In a way, the school must offer each pupil something akin to the veil of ignorance suggested by the American philosopher John Rawls half a century ago. Ethics’ goal in school should be to ensure that each pupil can place himself in a hypothetical future, abstracting from their present situation. He would not know his position there, whether male or female, black or white, poor or rich, aggressor or aggressed, young or old, etc., and he can make moral decisions there. Schools have the most transcendental task: to universalise morality through the study of ethics in the classroom. Otherwise, we risk submerging ourselves in identitarian righteousness that can be very dangerous for coexistence.

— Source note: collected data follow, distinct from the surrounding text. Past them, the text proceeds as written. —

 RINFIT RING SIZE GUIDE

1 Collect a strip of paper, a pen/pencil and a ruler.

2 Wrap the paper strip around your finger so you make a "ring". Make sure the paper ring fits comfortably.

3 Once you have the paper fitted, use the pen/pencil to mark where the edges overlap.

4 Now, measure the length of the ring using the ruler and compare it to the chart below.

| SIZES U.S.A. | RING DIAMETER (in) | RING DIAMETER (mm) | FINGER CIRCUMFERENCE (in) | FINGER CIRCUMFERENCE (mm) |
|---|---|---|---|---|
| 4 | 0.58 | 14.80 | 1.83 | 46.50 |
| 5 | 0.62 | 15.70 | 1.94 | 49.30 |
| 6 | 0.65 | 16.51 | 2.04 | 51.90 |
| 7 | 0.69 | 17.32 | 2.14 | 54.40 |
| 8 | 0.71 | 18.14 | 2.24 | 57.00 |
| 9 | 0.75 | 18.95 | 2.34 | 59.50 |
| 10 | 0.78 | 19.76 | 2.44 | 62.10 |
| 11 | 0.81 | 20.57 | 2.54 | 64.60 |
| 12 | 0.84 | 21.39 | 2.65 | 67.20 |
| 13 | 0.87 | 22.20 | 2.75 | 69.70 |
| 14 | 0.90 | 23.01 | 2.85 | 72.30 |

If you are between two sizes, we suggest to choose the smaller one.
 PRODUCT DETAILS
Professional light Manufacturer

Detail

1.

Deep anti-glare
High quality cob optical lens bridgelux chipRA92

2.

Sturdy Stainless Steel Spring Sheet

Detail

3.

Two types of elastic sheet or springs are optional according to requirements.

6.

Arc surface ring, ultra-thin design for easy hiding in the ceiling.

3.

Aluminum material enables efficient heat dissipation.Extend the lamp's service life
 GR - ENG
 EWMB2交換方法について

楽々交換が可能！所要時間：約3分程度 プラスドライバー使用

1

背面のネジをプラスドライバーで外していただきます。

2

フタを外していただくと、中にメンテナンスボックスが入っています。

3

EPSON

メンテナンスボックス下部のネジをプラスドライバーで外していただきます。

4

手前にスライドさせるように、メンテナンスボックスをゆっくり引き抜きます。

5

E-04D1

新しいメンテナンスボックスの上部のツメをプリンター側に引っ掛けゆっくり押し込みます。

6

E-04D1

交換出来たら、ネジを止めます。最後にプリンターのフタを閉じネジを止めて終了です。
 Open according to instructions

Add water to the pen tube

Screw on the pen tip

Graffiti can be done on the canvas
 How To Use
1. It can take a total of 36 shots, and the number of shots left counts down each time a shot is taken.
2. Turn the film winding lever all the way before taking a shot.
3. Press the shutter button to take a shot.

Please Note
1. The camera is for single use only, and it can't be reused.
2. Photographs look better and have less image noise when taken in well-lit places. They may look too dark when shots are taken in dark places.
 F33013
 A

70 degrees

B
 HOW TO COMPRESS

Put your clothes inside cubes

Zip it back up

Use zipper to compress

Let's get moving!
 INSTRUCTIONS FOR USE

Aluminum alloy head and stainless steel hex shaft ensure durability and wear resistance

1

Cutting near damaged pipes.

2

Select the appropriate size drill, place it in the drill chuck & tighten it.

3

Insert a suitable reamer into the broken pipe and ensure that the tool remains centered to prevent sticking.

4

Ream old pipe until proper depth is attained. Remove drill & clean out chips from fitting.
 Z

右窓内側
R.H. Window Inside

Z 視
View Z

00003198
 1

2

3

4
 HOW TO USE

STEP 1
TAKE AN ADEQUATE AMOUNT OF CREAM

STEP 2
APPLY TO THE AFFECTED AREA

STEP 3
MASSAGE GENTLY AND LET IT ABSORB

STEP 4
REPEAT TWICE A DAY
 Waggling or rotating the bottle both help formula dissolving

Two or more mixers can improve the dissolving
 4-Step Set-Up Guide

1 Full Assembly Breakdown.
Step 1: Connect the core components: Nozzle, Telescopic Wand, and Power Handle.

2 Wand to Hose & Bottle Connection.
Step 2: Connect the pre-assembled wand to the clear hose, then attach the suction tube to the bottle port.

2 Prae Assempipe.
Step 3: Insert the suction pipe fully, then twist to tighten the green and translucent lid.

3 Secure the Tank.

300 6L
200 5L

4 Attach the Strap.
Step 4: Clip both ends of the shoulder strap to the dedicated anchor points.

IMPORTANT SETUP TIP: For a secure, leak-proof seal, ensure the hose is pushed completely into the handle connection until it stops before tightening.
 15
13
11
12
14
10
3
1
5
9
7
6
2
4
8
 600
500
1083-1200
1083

Schools have the most transcendental task: to universalise morality through the study of ethics in the classroom
Ethics, like coronavirus, knows no borders and is no respecter of persons. If this pandemic has served us for anything, it has been precisely to shake off our differences and put ourselves in everyone’s place because, like ethics, it affects everyone. Ethics helps us to establish moral evidences that always weigh and everywhere. If the school does not do this, it will have failed in its primary functions; it will have become demoralised.